Catherine Graham (Canada) is the author of six acclaimed poetry collections, including The Celery Forest and Her Red Hair Rises with the Wings of Insects, a finalist for the Raymond Souster Poetry Award and the CAA Poetry Award. She received an Excellence in Teaching Award at the University of Toronto School of Continuing Studies where she teaches creative writing. She was also the winner of the IFOA’s Poetry NOW competition. While living in Northern Ireland, Graham completed an MA in Creative Writing from Lancaster University. Author of the debut novel Quarry, her work has appeared in journals and anthologies around the world.
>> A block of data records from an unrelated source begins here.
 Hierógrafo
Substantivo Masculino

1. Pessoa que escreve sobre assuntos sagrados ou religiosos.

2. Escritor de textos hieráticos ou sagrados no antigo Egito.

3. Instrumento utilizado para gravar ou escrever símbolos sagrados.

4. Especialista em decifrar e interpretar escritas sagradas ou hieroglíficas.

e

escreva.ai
Beatriz Hausner’s poetry books include: Enter the Raccoon, Sew Him Up, The Wardrobe Mistress, and many chapbooks. Her books have been translated into several languages, including Spanish, French, Dutch and Portuguese. Her selected poems is forthcoming in Greek translation from Vakxikon Publihers. She is a respected literary editor, and was one of the founding publishers of Quattro Books. Beatriz Hausner has translated many works of literature, primarily from Spanish into English, concentrating on Latin American surrealism. She was Chair of the Public Lending Right Commission from 2014-2016 and is the current President of the Literary Translators’ Association of Canada.
New Zealand writer Witi Ihimaera was the first Māori to have a novel published. He has a highly regarded career as an Indigenous author and teacher, and for some years was a guest teacher on the international teaching staff of the Banff Centre. His novel The Whale Rider was made into a successful international film in 2002, and three further feature films have been adapted from his work. He won the New Zealand non-fiction award for his memoir Māori Boy (2016). The second volume, Native Son, will be published in 2019. This author is supported by Creative New Zealand.
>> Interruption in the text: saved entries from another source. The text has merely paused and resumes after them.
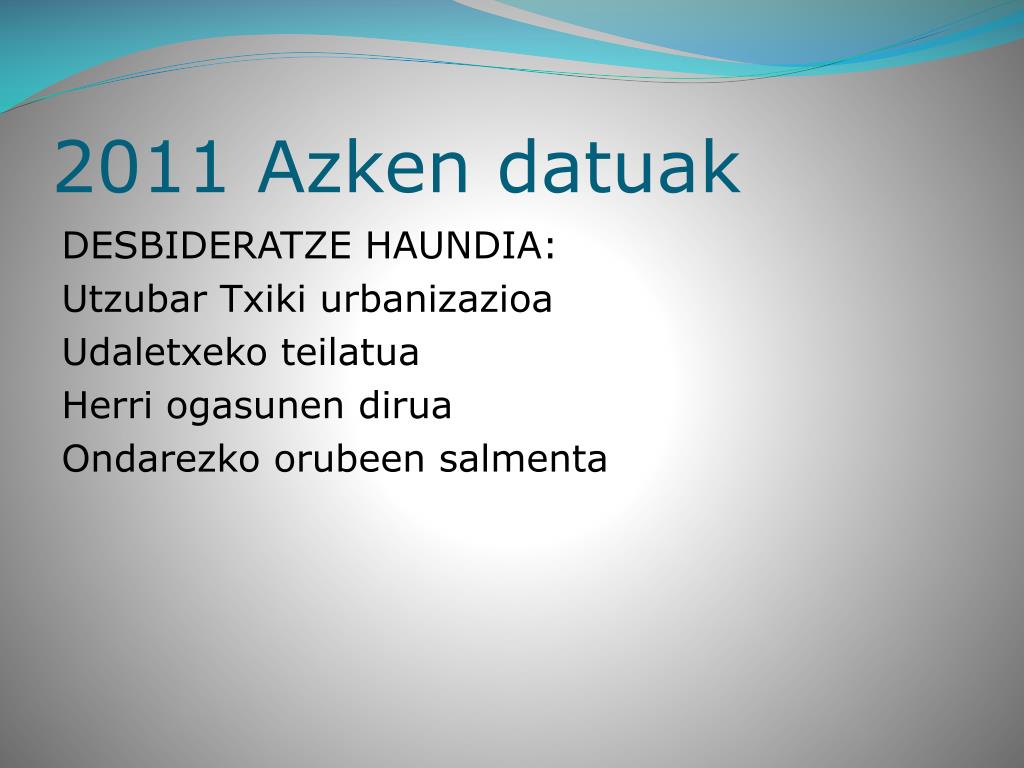 2011 Azken datuak

DESBIDERATZE HAUNDIA:
Utzubar Txiki urbanizazioa
Udaletxeko teilatua
Herri ogasunen dirua
Ondarezko orubeen salmenta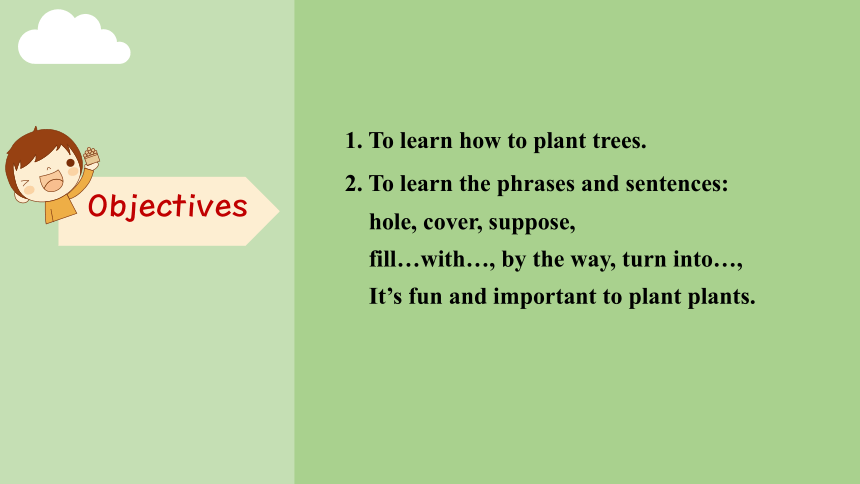 Objectives

1. To learn how to plant trees.

2. To learn the phrases and sentences:
hole, cover, suppose,
fill…with…, by the way, turn into…,
It’s fun and important to plant plants.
Maryam Madjidi moved to Paris for the first time in 1986 with her parents who were political asylum seekers, running away from Iran. She studed at Sorbonne University, achieving her masterclass in comparative literature, before becoming a teacher. She lived in Beijing and Istanbul, teaching French for almost six years. She now lives in Paris and is still teaching French to young immigrants with the French Red Cross. This author is supported by the Consulate General of France in Toronto.